Regardless if I find a ride or not, once I get my check I can always buy a bus ticket. I'd rather not though, riding the bus sucks.

The "Dirty Dog", also known as The Greyhound Bus can present many experiences both good and bad. I've rode that bus from New York to El Paso, from El Paso to Portland... The longest bus trip I've taken was from Portland, Oregon to Tampa, Florida, the entire diagonal of the United States.

Even though we're not supposed to, I drink liquor on the bus. To disguise it I buy a handle of vodka and pour it into a gallon water jug, almost filling it. I actually drink vodka straight out of the bottle right in front of Greyhound employees and station guards. When I make friends on the bus, which can be pretty easy with a gallon of vodka, we'll pass the clear plastic jug around and get lit.

Besides the fun that can be had riding the bus, it can be the most uncomfortable experience. There can be some assholes on the bus sometimes, and the driver is always grumpy and bossy. I can't stand when the driver gets on the PA as we're leaving the station and starts going over the rules of the bus. I understand the rules must be discussed for the new travelers, but the bus driver has to always make some big long aggravating speech about the rules.
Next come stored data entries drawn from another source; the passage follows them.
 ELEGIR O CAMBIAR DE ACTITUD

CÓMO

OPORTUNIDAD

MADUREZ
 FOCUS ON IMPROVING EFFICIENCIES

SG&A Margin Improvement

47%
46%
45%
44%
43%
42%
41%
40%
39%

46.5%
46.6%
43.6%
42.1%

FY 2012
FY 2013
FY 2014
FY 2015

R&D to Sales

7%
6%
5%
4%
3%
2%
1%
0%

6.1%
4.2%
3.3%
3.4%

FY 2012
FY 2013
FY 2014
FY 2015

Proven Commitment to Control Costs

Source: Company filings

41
The rules of the bus are easy to learn and follow. They could easily be laid out in less than 3 minutes, stating each rule precisely and with pinpointing explanations why each rule exists.
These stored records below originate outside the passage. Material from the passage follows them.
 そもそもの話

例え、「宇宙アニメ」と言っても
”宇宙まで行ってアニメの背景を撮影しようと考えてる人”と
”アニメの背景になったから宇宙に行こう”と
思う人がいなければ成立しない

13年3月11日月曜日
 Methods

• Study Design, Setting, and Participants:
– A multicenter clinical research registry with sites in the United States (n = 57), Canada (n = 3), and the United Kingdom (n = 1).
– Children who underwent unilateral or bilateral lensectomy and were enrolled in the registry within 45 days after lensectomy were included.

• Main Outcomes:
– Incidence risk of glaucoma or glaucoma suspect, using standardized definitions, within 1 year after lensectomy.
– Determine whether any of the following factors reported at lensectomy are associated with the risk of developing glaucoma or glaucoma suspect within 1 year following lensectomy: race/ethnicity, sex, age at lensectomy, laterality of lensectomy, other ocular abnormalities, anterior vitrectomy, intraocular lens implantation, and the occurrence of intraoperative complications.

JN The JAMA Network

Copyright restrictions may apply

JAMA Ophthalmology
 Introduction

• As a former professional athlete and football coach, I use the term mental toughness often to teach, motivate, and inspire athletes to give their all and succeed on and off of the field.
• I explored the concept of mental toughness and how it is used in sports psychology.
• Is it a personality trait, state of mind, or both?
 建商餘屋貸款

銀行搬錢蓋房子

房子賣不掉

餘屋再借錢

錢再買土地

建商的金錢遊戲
But no, the bus driver doesn't do that. The driver will talk forever with over-explanations and personal reason behind each rule. I've been on a bus when the driver spoke about the rules for almost an hour. That was one of the most awful bus riding experiences I had to endure. This driver was a man, I would guess in is 50s. He was bossy and uptight with an annoying sounding voice, the combination of this power drunk's voice and attitude pissed me off. I can't stand authority figures that abuse their power.

Thankfully, the average bus driver's rules-rant only lasts about 15 minutes, which is bullshit when 3 minutes are enough.

The rules for Greyhound are:

1.No drinking alcohol (which I ignore)

2.No smoking anywhere on the bus, including the toilet.

3.No loud talking across the bus

4.No loud music or other mobile device sound.

5.Keep talk on the phone to a minimum and be quiet about it.

6.Pick up your trash after yourselves as a courtesy to others.

7.Don't talk to the driver while he's driving.

Simple. These rules, in my personal opinion, don't take fucking 15 minutes to go on and on about.

I hope I don't have to take the Dirty Dog when I leave for Las Vegas, but I absolutely will if I can't hook up with a rideshare when I'm paid.

In the meantime as I've been planning the trip, a lot has happened. Been to a couple of huge family parties celebrating the usual assortment of life milestones. One party I decided not to drink, others I got pretty drunk.

I just have to wait for my money to set this off, get on the road again.